Which, you know. Kind of a bummer if you haven't read the first book.
The problem is that The Cheapskate Next Door doesn't really stand on its own as an advice sort of book. However, it does a great job of helping to encourage the frugal lifestyle. I love reading all about other frugal people and their wacky frugal ways. It makes me feel more normal about my own cheapskate-ery! And it inspires me to do better - because really, we can all do better.
The book is loosely modeled after The Millionaire Next Door, the bestselling book which introduced the concept of "strategic frugality" to a lot of people (myself included). After his first book, Yeager took a tour of the best cheapskates our country has to offer. He conducted interviews, and teased out each person's ethos and best advice. This makes for an anecdotal, chatty sort of book which is designed more for readability than as a functional reference book.
Despite this, there is a lot of great advice. Yeager uses his cheapskates as a framing device, as when he visits Pastor Mike Overpeck, who drives a beat-up 1972 pickup truck he bought for $500. (My car is a good 12 years younger - but I got it for free. So I felt like we're even on that score.)
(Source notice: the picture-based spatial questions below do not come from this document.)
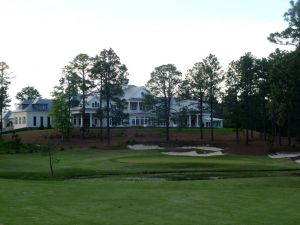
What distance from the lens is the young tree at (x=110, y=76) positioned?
9225 cm

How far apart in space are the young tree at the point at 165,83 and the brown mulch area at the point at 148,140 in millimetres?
5084

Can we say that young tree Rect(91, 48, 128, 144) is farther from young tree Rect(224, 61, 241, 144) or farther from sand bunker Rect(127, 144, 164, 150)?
young tree Rect(224, 61, 241, 144)

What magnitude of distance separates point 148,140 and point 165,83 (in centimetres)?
1237

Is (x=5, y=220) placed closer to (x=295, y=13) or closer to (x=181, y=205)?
(x=181, y=205)

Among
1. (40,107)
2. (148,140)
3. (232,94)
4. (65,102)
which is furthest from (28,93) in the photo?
(232,94)

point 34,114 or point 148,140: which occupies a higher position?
point 34,114

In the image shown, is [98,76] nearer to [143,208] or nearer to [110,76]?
[110,76]

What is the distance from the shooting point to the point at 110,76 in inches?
3659

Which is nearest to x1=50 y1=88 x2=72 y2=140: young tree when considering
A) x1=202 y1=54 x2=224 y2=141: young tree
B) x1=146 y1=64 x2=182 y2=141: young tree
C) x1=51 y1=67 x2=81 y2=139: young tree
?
x1=51 y1=67 x2=81 y2=139: young tree

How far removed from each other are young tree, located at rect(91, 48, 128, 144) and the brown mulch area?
17.4 ft

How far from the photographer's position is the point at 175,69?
96.1 m

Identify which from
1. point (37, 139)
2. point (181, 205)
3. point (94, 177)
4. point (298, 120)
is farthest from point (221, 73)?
point (181, 205)

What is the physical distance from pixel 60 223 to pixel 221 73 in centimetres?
8147

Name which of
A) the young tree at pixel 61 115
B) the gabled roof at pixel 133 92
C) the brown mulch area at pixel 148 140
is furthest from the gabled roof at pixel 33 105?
the young tree at pixel 61 115
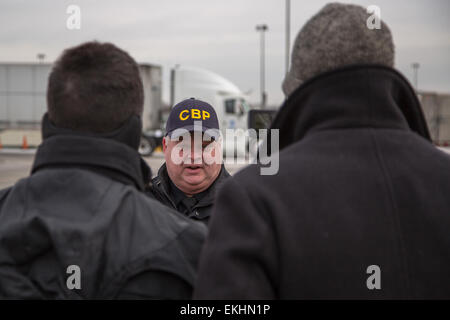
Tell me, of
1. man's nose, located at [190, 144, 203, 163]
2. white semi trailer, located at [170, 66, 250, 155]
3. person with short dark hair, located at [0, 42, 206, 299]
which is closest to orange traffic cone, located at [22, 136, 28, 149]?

Yeager introduces Overpeck, and then swings into his main point for the chapter. "The cheapskates next door understand something that many Americans don't: If there's a new car sitting in your driveway, you probably can't afford it."
None of the advice given in The Cheapskate Next Door is exactly Earth-shaking. But then again, nothing about living the frugal life is particularly innovative. I enjoyed reading this book as far as it went, but I'll definitely keep an eye out for a copy of Yeager's first book (at the library, where I get 95% of my books, natch).
A funny side effect of reading this book is that it made me want to read The Millionaire Next Door all over again. I first read Millionaire when it was published in 1996, when America was just on the verge of sweeping into the Dot-Com boom. The message of the book was that "frugality will get you rich in the end," one of the first books to really champion frugality in a culture that was all about consumption. I feel a bit sorry for Millionaire, even though it was successful enough. It was a lone voice crying out in the wilderness until the most recent economic downturn got everyone thinking frugal.
The great benefit to books like these is that they normalize frugality. Which is arguably more useful than rehashing the same old basic advice!